#### [Instructions for the task]
Can you reproduce each of these entries word for word, leaving out the pictures and keeping only the text?

[Dataset entries — start]

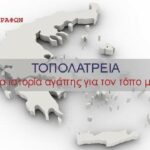 Διαγωνισμός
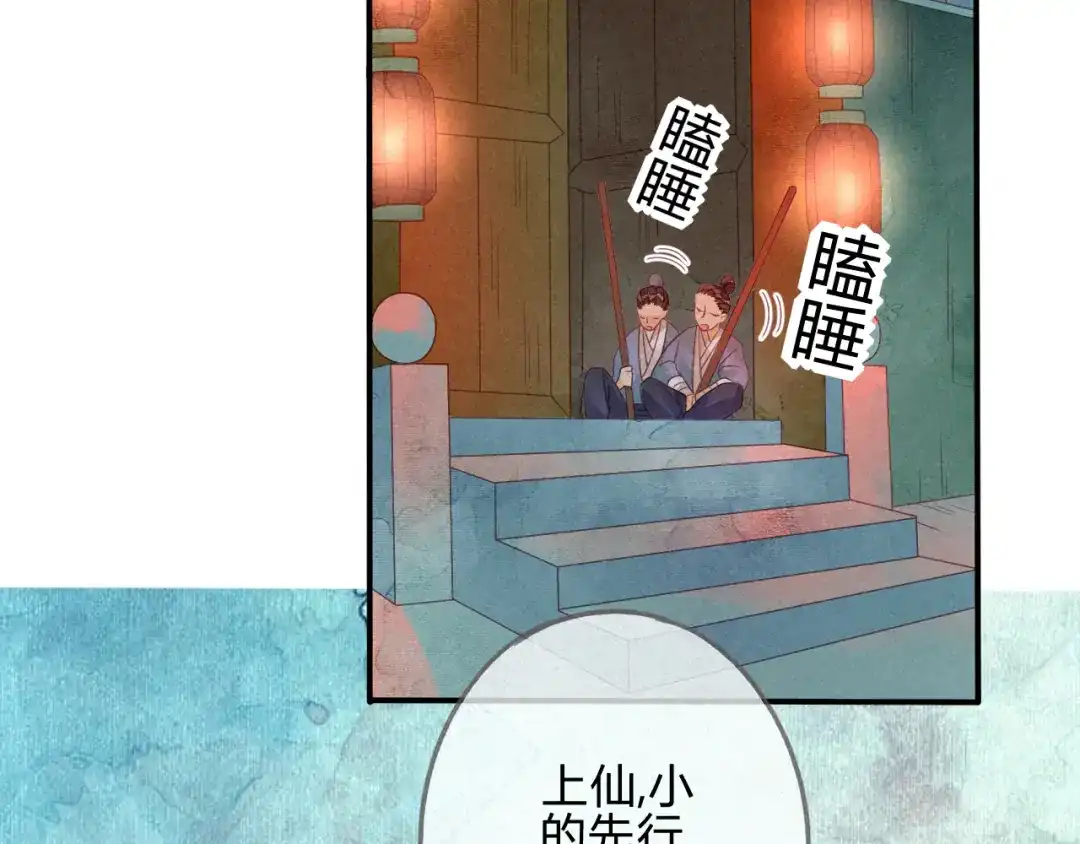 《天恸璃泽殇》琉璃泪：仙凡同体 第82页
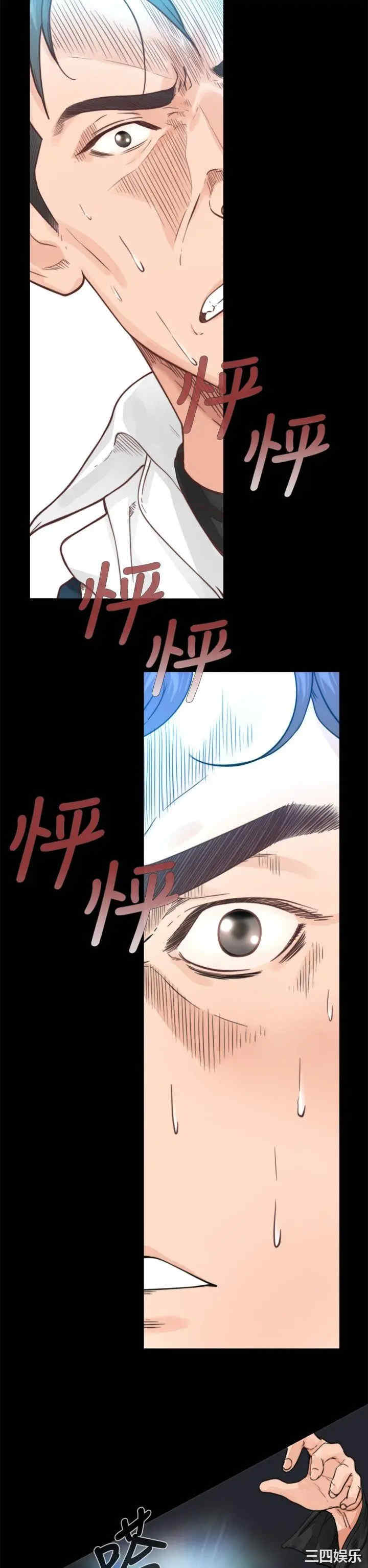 青春:逆龄小鲜肉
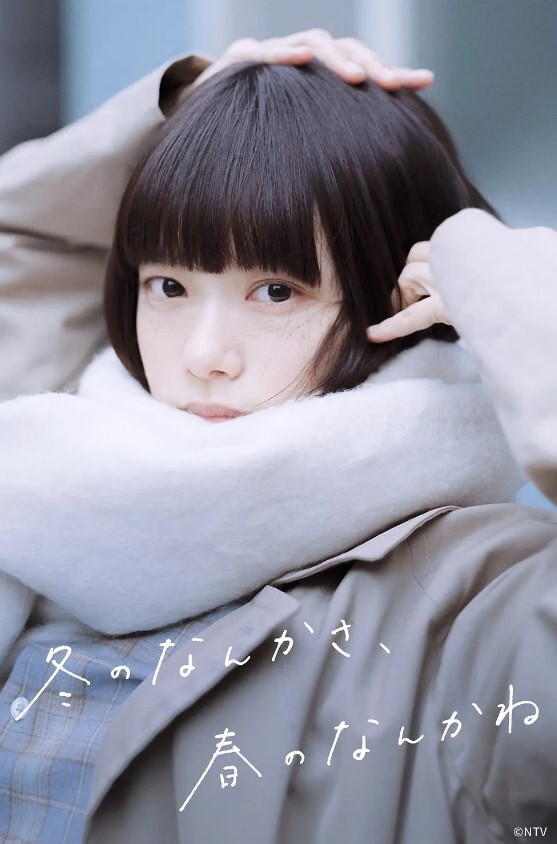 尤娜兴风作浪的姐姐_女优培训篇 - 梦幻春宵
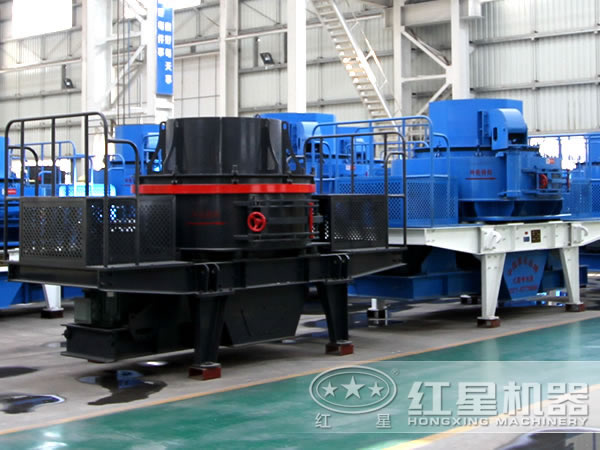 HX制砂機 HX制砂機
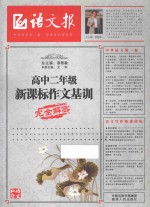 新课标作文基训 高中二年级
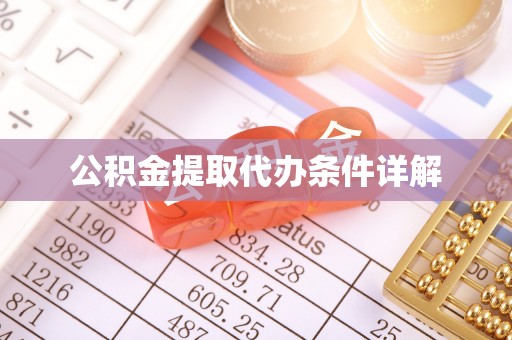 阜沙公积金提取代办条件详解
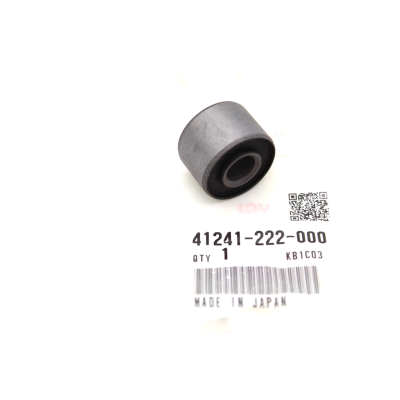 HONDA BUSSOLA PARASTRAPPI RUOTA POSTERIORE XL125-XL200 41241-222-000 | Mamoto Ricambi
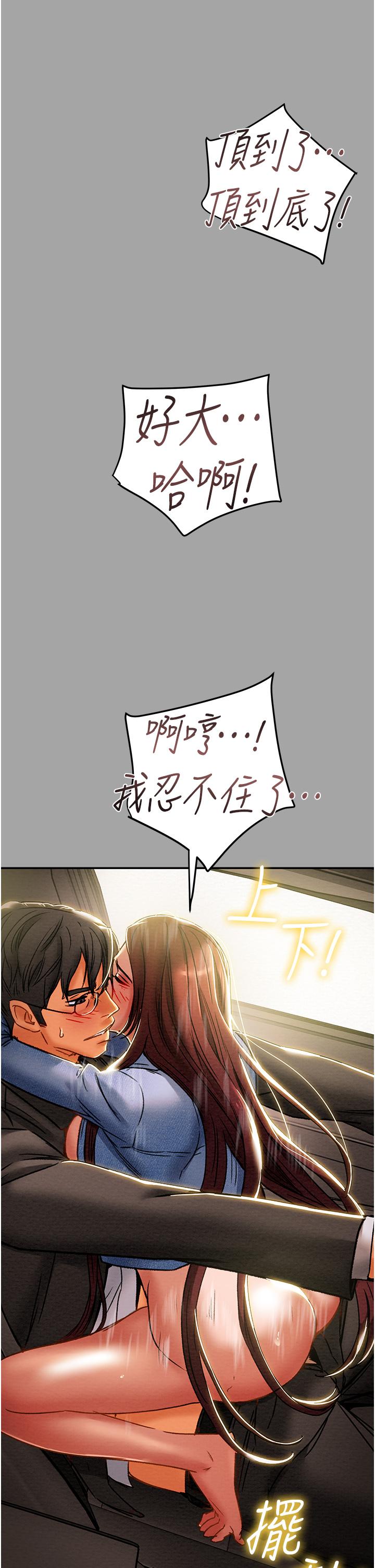 純情女攻略計劃 第47話-比方向盤更靈活的腰肢 第42页
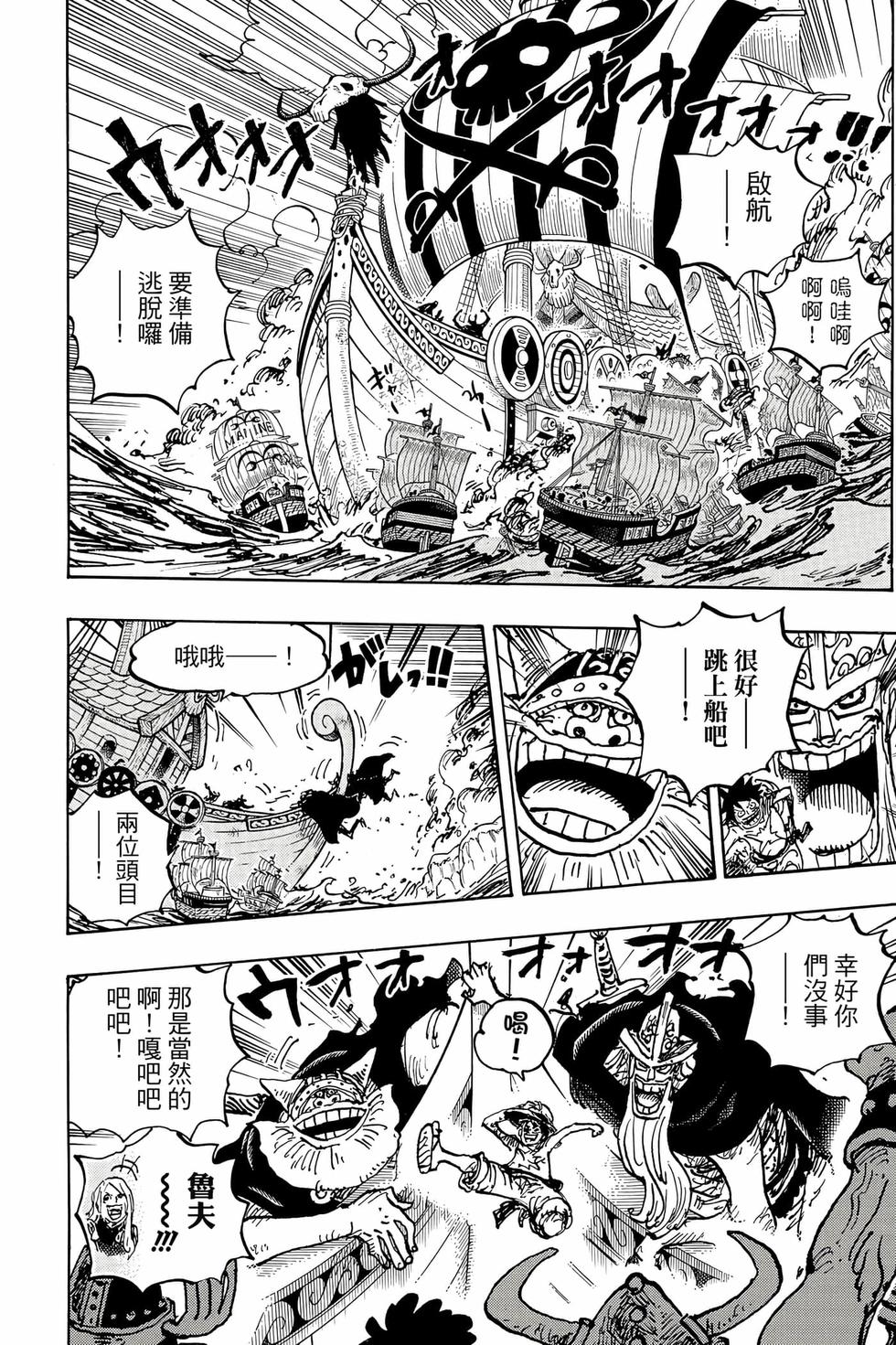 第136页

[Dataset entries — finish]

#### [Finished task]
 Διαγωνισμός
 《天恸璃泽殇》琉璃泪：仙凡同体 第82页
 青春:逆龄小鲜肉
 尤娜兴风作浪的姐姐_女优培训篇 - 梦幻春宵
 HX制砂機 HX制砂機
 新课标作文基训 高中二年级
 阜沙公积金提取代办条件详解
 HONDA BUSSOLA PARASTRAPPI RUOTA POSTERIORE XL125-XL200 41241-222-000 | Mamoto Ricambi
 純情女攻略計劃 第47話-比方向盤更靈活的腰肢 第42页
 第136页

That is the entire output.